In recent months, the Cain project has taken hold on national airwaves. My Kind Of Crazy is going loco on social media, Habit is unshakable, Some Dust Don't Settle Down is stirring, and Time For Lovin' You is clocking in right now too.

It's all building energy for the new mini-package coming out in December. The two, as the biblical Cain and Abel reference suggests, are companion pieces Hyatt thinks will be interesting to the audience. Abel is, he hinted "all stuff that I wrote. It's all from the heart and it's a little bit darker than the Cain stuff. It's a nice contrast record." Darker material, he added, "is where I live best."

Whether it's dark, mid-tempo, fun, or whatever the mood, it always opens a little window into a writer's personal life when an original work is unveiled.

"I do have that moment where I think 'do I really want the rest of the world to hear this?' but then I also feel like those are the songs that pay dividends, the songs people connect with," Hyatt said. "When you're really brutally honest about real-life scenarios, that's what brings people into the music."

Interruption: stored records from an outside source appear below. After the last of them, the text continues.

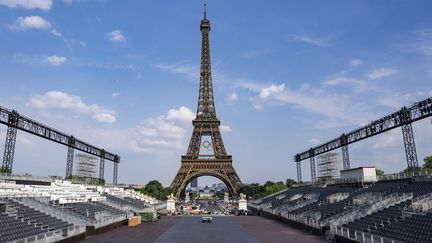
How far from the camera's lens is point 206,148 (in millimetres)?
96438

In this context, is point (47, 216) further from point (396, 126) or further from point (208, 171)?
point (208, 171)

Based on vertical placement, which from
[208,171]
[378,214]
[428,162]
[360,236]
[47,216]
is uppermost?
[208,171]

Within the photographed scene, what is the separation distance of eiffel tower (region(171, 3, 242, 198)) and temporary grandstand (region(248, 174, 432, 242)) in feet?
151

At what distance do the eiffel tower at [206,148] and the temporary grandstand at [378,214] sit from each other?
46.1 metres

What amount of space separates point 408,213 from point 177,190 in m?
66.3

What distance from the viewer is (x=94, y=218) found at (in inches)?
1335

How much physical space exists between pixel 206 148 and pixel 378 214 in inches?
2802

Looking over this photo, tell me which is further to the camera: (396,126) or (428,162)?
(428,162)

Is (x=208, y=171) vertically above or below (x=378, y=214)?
above

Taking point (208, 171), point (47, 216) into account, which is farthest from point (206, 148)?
point (47, 216)

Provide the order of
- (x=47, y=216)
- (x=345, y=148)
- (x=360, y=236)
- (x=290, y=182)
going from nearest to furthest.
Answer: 1. (x=360, y=236)
2. (x=47, y=216)
3. (x=345, y=148)
4. (x=290, y=182)

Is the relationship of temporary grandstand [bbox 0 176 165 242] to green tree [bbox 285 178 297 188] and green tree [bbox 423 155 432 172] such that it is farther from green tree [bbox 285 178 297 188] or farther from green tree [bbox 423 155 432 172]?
green tree [bbox 285 178 297 188]

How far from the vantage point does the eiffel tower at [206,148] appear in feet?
290

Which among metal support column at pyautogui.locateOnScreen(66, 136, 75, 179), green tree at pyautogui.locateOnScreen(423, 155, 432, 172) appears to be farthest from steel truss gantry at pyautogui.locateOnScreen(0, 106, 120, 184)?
green tree at pyautogui.locateOnScreen(423, 155, 432, 172)
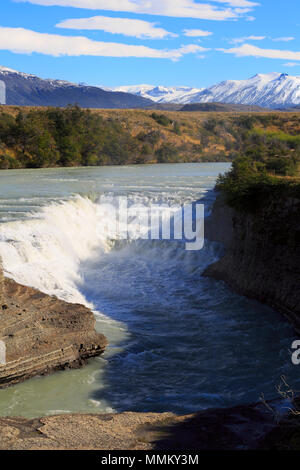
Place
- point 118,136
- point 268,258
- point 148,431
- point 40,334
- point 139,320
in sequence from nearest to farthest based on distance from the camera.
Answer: point 148,431, point 40,334, point 139,320, point 268,258, point 118,136

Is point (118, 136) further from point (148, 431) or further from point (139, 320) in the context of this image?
point (148, 431)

He needed a writing break for awhile, after a few years of near constant writing, recording, touring and all the other toil of being your own small business operator, when you are also the product itself. It's tiring, but it's also exhausting, and there is a difference. Tired just needs some sleep and some nutrition and you're back to rights. Exhausted can pull your spirit into places hard to come back from.

Hyatt said one of the lessons he's learned from the other professions he's had leading up to country music is the importance of being deliberate about true life-balance and authenticity in how you spend your time and who you spend it with.

But, he added, you do yourself no good, and cheat your spirit, if you don't work hard at what you do.

"That's something the mine taught me. With the ironworkers, you'd do 20-hour days. I'd do shutdowns where we'd put in 80 hours in four days. You just learn to deal with it. You take micro-naps. I've been a bartender, I went to school to be a cop, I was a pastor at one point in time, I've done everything I thought I would enjoy and out of all of it this is what I love most, and I wouldn't trade it for the world."

You can see Hyatt's hard work firsthand when he joins Tebey and Tim Hicks on the Get Loud tour at CN Centre on Thursday night.

Tickets are on sale at the CN Centre box office or on the Ticketsnorth website.